Activity list –
(1) List the defendants against whom the complaint described in the memorandum opinion was filed, giving the full name of each.
(2) Duplicate the passage of the memorandum opinion from "On June 22, 2001, the" up to and including "[of Doc. 31].".

____ Text

MEMORANDUM OPINION AND ORDER


This case is brought pursuant to the Employee Retirement Income Security Act of 1974 ("ERISA"), 29 U.S.C. § 1001 et seq. The parties have consented to entry of final judgment by the United States Magistrate Judge. 28 U.S.C. § 636(c).

I. PROCEDURAL HISTORY

Plaintiffs, Gerald Hanifen ("Hanifen") and Local 729, International Union of Electric, Salaried, Machine and Furniture Workers, AFL-CIO ("IUE Local 729" or "the union") (collectively "plaintiffs"), initiated this action by filing a complaint against four defendants, the Ball Corporation ("Ball"), Ball Metal Food Container Corporation ("Ball Metal"), Ball Corporation Consolidated Hourly Pension Plan ("Ball Plan"), and Ball Corporation Employee Benefits Administration Committee ("EBAC"). (Doc. 1).

Plaintiffs alleged four grounds for relief: (1) the wrongful denial of pension and retirement benefits; (2) unlawful interference with their rights in violation of § 510 of ERISA; (3) breach of fiduciary obligations; and (4) breach of contract under § 301 of the Labor-Management Relations Act ("LMRA"), 29 U.S.C. § 185. Plaintiffs sought appointment as representatives of a class of 63 former employees of the Milton Can Company. ( See doc. 1).

On June 22, 2001, the Court certified this matter as a class action. (Doc. 32). In certifying the class, the Court adopted the parties' stipulated class definitions, as follows:

Rule of 75 Class

ERISA 510 Class

All 63 members of IUE Local 729 who filed claims for early retirement pension benefits under the "Rule of 75" provision of Plan Supplement #4e to the Ball Corporation Consolidated Hourly Pension Plan and who were denied such pension benefits by letter dated March 16, 1998. These individuals are set forth in attached Exhibit 1 [of Doc. 31].

________
____ Records

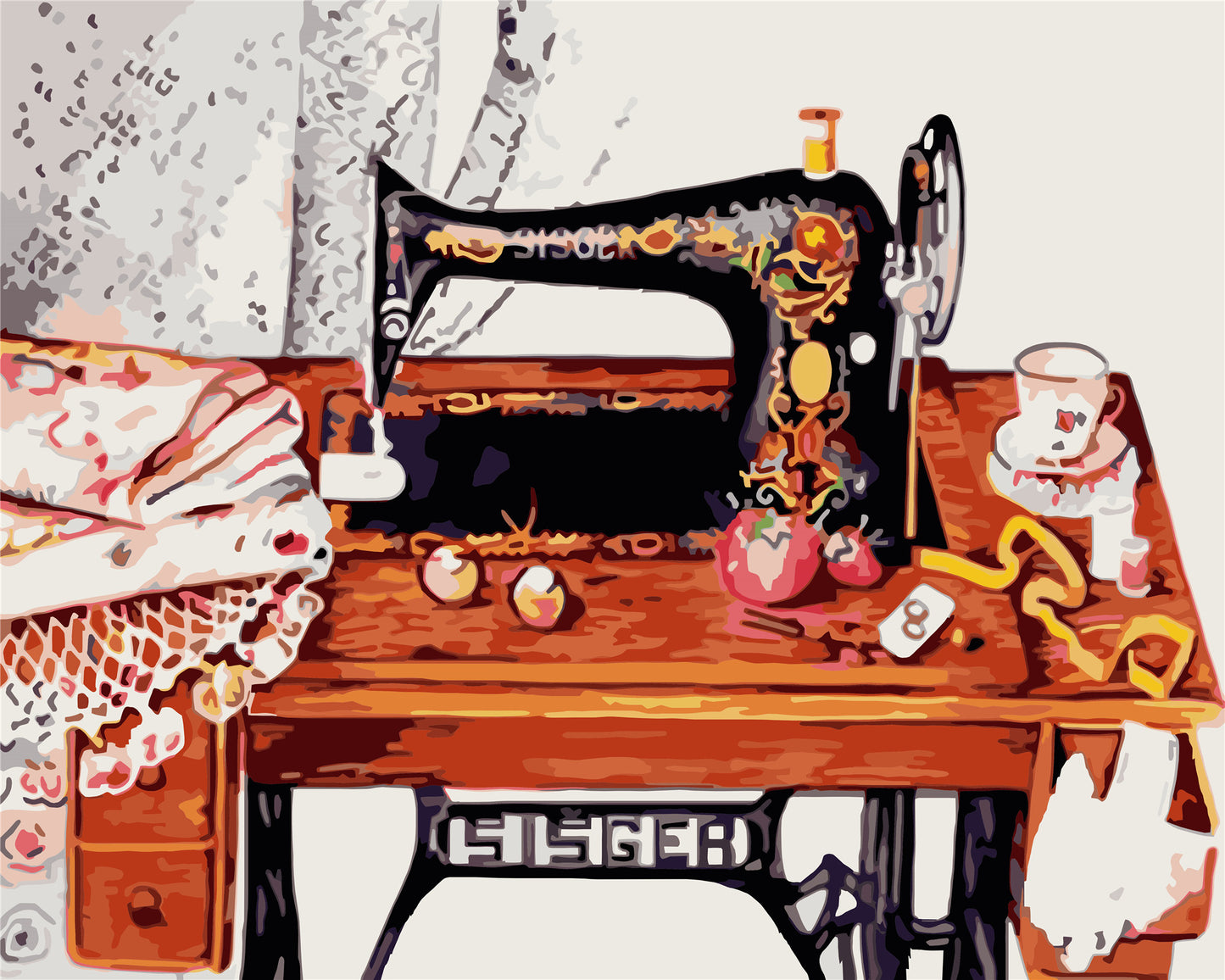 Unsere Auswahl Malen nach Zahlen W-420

________
____ Records

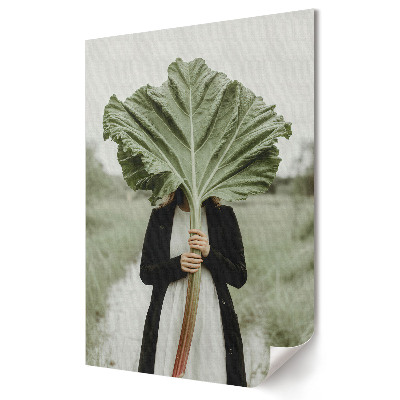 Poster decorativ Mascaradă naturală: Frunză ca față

________
____ Records

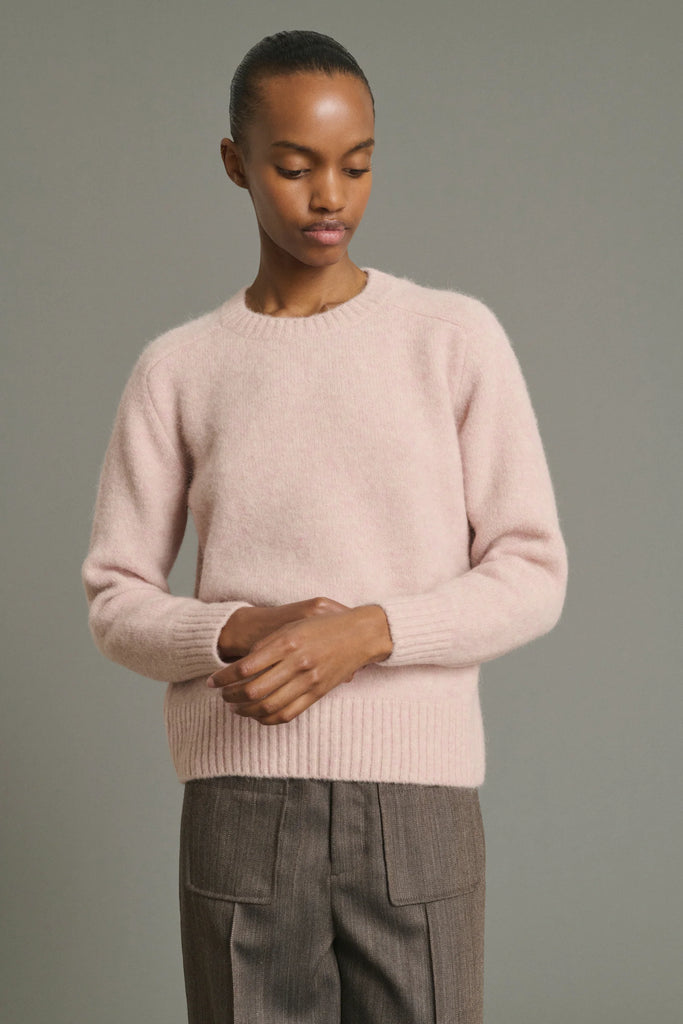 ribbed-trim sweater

________

Answers by item –
(1)
- Ball Corporation
- Ball Metal Food Container Corporation
- Ball Corporation Consolidated Hourly Pension Plan
- Ball Corporation Employee Benefits Administration Committee

(2)
On June 22, 2001, the Court certified this matter as a class action. (Doc. 32). In certifying the class, the Court adopted the parties' stipulated class definitions, as follows:

Rule of 75 Class

ERISA 510 Class

All 63 members of IUE Local 729 who filed claims for early retirement pension benefits under the "Rule of 75" provision of Plan Supplement #4e to the Ball Corporation Consolidated Hourly Pension Plan and who were denied such pension benefits by letter dated March 16, 1998. These individuals are set forth in attached Exhibit 1 [of Doc. 31].